171 P. 935 | Cal. | 1918

[EDITORS' NOTE: THIS PAGE CONTAINS HEADNOTES. HEADNOTES ARE NOT AN OFFICIAL PRODUCT OF THE COURT, THEREFORE THEY ARE NOT DISPLAYED.] *773 While working as a ship-joiner, Charles F. Mann sustained injuries which resulted in his death. Upon the application of his widow, the Industrial Accident Commission made an award of compensation against J.A. Johnson, as employer, and Employers' Liability Assurance Corporation, as insurance carrier. 'Upon the petition of the Insurance Company, a writ ofcertiorari was issued to review the award.

At the hearing the parties stipulated, among other things: "2. That the employment that said employee was engaged in . . . was such as to subject both the employer and the employee to the compensation provisions of the Workmen's Compensation, Insurance and Safety Act and to the jurisdiction of this commission. 3. That on March 9, 1917, Charles F. Mann met with injuries on the Oakland Estuary, *774 in Alameda County, California, and that said Charles F. Mann died on May 14, 1917." The application alleged that, at the time of his injury, Mann was engaged in work on a ship.
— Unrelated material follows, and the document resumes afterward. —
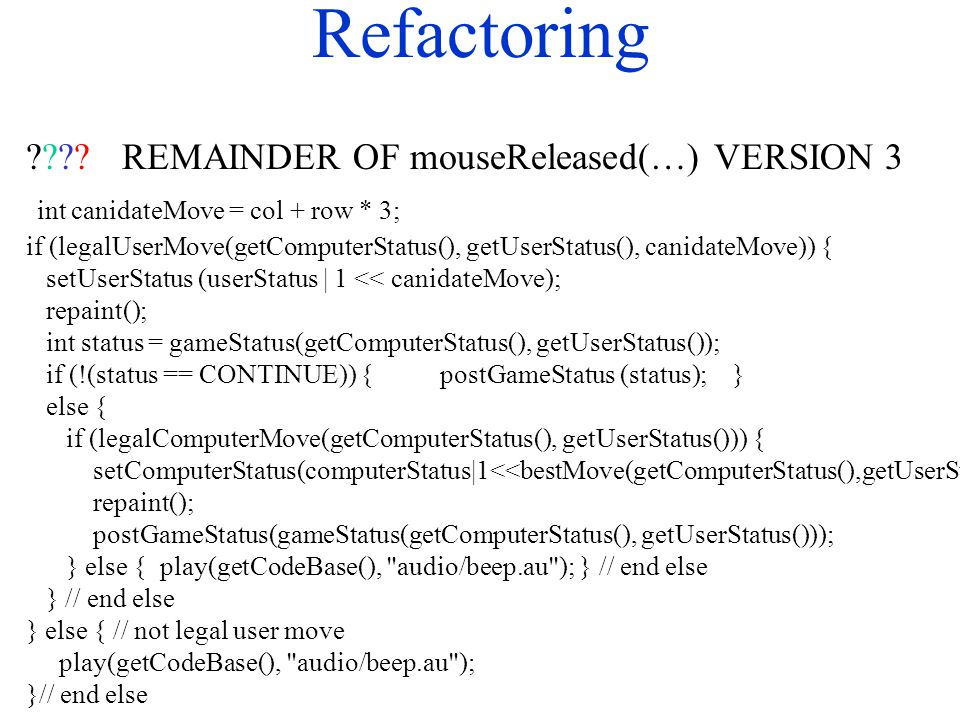 Refactoring ????REMAINDER OF mouseReleased(…) VERSION 3 int canidateMove = col + row * 3; if (legalUserMove(getComputerStatus(), getUserStatus(), cani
By its petition to the commission for rehearing the petitioner advanced, for the first time, the contention that the claim of the applicant was maritime in character, and that, under the decision of the United States supreme court inSouthern Pacific Co. v. Jensen, 244 U.S. 205, [Ann. Cas. 1917E, 900, 61 L.Ed. 1086, 37 Sup. Ct. Rep. 524], handed down while the proceeding was pending, the commission was without jurisdiction. A rehearing was denied, and the point is again presented here. But the record does not disclose a state of facts to which the rule invoked is applicable. The maritime jurisdiction does not extend to claims arising out of work done (prior, at least, to the launching of the hull) in the construction of vessels. (Olsen v. Birch Co., 133 Cal. 479, [85 Am. St. Rep. 215, 65 P. 1032].) While it appears that Mann was injured while working on a ship, the stipulation and the evidence are entirely consistent with the possibility that the ship may have been in course of construction, and not yet launched. The statement in the stipulation that Mann met with injuries "on the Oakland Estuary" does not necessarily mean that the ship on which he was working was floating on the water. The language was not inappropriate to describe a position on the bank of the estuary. Since the parties expressly conceded the jurisdiction of the commission, the specific facts admitted or proven should, so far as can reasonably be done, be interpreted so as to support the concession. It is recognized, of course, that jurisdiction of the subject matter cannot be conferred by consent. But the parties may stipulate to the existence of facts which bring a case within the jurisdiction of the commission, and we think the stipulation in this case is fairly to be read as an agreement that such facts existed.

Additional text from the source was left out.